Word for word, restate the lines from the start of the data below through the line containing "scientific name: Tremarctos ornatus".

Material for this task:

────────────────────────────────────────

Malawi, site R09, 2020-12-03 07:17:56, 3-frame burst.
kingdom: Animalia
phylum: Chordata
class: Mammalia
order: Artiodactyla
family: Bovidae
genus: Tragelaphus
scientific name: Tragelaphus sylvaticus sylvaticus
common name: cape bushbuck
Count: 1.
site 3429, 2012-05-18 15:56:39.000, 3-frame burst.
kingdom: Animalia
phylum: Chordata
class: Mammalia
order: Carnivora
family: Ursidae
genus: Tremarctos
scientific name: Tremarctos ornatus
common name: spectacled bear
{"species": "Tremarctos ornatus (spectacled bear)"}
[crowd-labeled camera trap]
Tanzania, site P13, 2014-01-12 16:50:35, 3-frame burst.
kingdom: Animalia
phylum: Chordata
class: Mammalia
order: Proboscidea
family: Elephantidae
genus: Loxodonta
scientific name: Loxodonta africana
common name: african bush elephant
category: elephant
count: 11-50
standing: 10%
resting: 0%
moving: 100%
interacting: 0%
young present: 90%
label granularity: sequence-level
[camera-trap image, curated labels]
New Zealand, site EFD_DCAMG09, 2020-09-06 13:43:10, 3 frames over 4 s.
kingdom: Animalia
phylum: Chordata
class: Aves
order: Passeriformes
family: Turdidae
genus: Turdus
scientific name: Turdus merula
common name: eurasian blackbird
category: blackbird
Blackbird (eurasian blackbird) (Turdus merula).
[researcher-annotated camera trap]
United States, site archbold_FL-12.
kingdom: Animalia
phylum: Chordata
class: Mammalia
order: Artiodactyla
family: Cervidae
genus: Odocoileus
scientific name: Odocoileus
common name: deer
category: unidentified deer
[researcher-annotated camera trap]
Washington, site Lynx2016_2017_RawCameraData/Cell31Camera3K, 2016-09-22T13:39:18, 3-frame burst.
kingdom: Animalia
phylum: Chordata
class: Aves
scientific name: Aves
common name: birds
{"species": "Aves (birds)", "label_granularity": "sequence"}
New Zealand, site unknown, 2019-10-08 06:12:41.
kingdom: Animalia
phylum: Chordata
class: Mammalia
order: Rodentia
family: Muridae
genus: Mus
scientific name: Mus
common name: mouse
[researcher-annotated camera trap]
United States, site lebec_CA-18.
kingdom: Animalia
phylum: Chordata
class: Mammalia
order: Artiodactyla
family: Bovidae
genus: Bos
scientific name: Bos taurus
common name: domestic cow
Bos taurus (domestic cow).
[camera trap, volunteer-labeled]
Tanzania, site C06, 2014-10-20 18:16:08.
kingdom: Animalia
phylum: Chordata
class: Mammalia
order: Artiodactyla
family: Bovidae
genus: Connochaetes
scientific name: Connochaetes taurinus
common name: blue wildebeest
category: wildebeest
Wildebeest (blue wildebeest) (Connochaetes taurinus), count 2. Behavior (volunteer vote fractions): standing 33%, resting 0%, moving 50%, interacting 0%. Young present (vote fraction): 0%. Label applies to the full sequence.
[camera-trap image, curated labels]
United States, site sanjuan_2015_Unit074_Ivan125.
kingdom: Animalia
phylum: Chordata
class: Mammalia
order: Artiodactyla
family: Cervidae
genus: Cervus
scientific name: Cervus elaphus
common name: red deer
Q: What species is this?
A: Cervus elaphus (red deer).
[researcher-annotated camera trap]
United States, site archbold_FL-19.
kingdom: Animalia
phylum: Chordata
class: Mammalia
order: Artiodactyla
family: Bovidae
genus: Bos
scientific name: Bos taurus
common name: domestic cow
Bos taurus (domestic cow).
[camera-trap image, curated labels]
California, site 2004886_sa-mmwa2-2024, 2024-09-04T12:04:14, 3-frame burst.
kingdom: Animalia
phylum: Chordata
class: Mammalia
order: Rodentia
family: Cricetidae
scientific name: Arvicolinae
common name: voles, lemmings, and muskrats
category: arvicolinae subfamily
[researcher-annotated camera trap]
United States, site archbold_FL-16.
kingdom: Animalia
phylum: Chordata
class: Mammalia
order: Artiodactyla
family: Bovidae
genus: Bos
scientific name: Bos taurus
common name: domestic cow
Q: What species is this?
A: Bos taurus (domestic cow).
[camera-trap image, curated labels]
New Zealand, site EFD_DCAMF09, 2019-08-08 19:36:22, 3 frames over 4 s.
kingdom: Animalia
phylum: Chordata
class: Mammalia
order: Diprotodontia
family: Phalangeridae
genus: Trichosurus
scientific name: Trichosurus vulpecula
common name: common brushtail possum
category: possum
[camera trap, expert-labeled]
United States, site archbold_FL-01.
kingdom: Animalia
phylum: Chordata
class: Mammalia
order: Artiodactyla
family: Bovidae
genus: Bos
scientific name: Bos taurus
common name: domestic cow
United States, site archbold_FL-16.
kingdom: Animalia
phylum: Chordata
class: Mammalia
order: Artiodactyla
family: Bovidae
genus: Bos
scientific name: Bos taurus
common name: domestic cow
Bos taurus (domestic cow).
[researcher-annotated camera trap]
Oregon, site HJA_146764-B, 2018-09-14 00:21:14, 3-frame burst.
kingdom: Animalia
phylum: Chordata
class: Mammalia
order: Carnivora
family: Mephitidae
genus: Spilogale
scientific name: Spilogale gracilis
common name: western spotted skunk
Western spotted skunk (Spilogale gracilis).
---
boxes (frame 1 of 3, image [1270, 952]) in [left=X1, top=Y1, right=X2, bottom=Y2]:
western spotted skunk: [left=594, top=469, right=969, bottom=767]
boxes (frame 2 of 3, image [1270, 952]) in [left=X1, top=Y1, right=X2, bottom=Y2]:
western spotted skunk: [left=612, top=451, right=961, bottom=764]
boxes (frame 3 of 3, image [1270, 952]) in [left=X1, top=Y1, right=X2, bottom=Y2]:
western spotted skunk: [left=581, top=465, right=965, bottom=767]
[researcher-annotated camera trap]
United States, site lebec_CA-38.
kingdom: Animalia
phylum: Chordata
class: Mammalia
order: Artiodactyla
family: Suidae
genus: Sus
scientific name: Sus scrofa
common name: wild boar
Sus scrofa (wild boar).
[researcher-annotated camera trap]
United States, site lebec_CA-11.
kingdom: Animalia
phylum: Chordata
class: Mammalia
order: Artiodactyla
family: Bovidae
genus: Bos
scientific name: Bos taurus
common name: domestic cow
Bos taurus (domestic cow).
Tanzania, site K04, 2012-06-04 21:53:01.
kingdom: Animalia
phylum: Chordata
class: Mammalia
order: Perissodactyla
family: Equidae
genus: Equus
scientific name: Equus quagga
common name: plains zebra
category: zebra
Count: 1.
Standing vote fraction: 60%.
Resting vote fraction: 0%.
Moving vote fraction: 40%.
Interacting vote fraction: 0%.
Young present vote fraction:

────────────────────────────────────────

Worked solution:
Malawi, site R09, 2020-12-03 07:17:56, 3-frame burst.
kingdom: Animalia
phylum: Chordata
class: Mammalia
order: Artiodactyla
family: Bovidae
genus: Tragelaphus
scientific name: Tragelaphus sylvaticus sylvaticus
common name: cape bushbuck
Count: 1.
site 3429, 2012-05-18 15:56:39.000, 3-frame burst.
kingdom: Animalia
phylum: Chordata
class: Mammalia
order: Carnivora
family: Ursidae
genus: Tremarctos
scientific name: Tremarctos ornatus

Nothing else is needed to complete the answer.